──────── Given material ────────

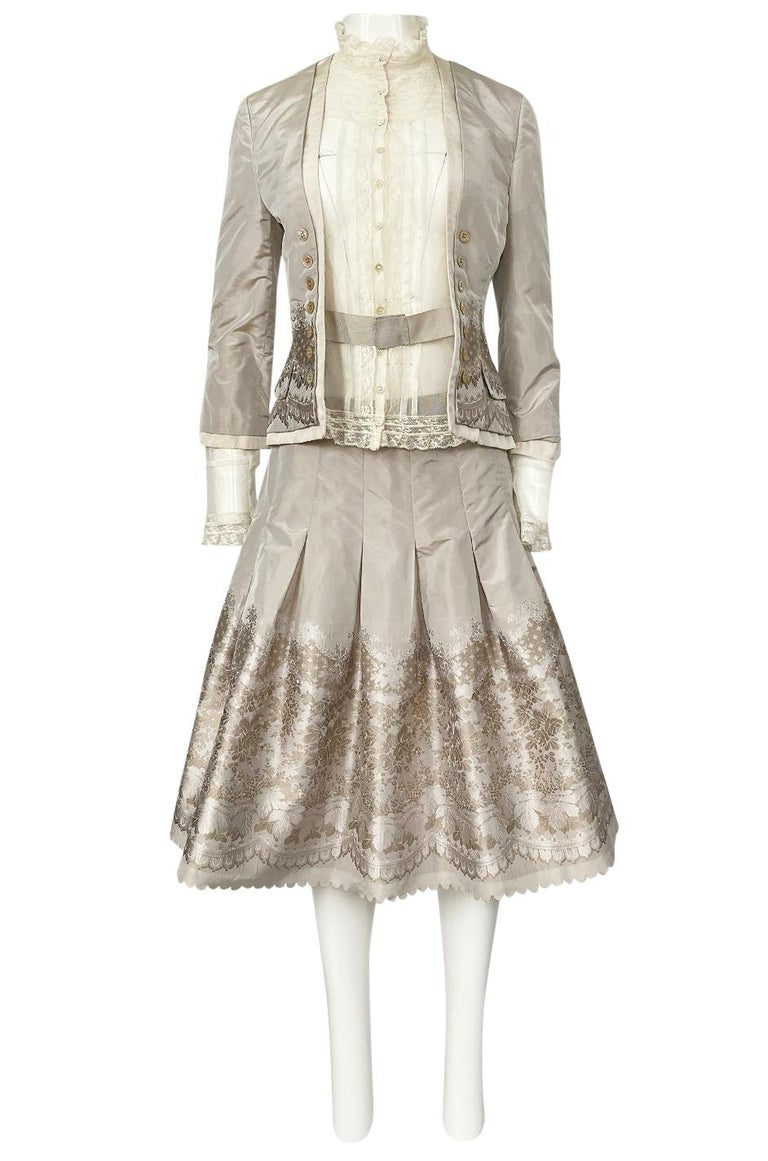 Spring 2005 Alexander McQueen 'It's Only a Game' Runway Skirt & Jacket Set In Excellent Condition For Sale In Rockwood, ON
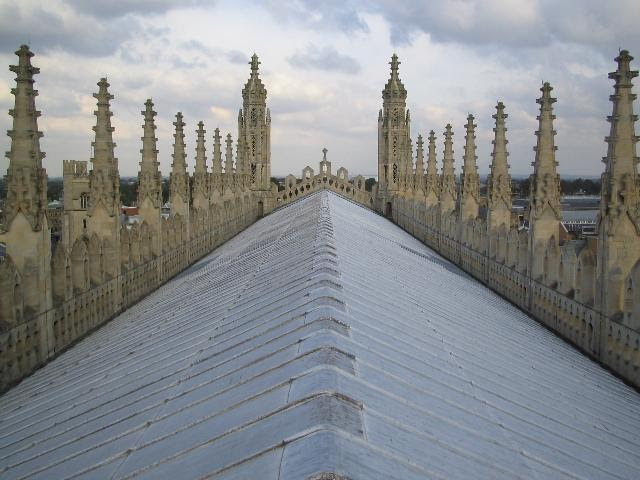 http://upload.wikimedia.org/wikipedia/commons/f/fc/Kings_chapel_roof.jpg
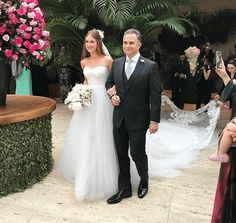Pool Wedding, Wedding Bride, Wedding Gowns, Night Wedding Photos, Bridal Dresses, Bridesmaid Dresses, Weeding Dress, Glamour, Celebrity Weddings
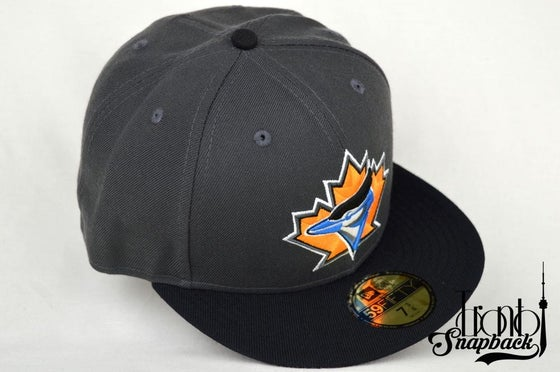 Image of TORONTO BLUEJAYS RETRO GRY/BLK ORG/BLU NEW ERA FITTED CAP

────────

▸ **The problem**
Could you output the listing word for word, omitting every picture?

▸ **Output of the exercise**
 Spring 2005 Alexander McQueen 'It's Only a Game' Runway Skirt & Jacket Set In Excellent Condition For Sale In Rockwood, ON
 http://upload.wikimedia.org/wikipedia/commons/f/fc/Kings_chapel_roof.jpg
Pool Wedding, Wedding Bride, Wedding Gowns, Night Wedding Photos, Bridal Dresses, Bridesmaid Dresses, Weeding Dress, Glamour, Celebrity Weddings
 Image of TORONTO BLUEJAYS RETRO GRY/BLK ORG/BLU NEW ERA FITTED CAP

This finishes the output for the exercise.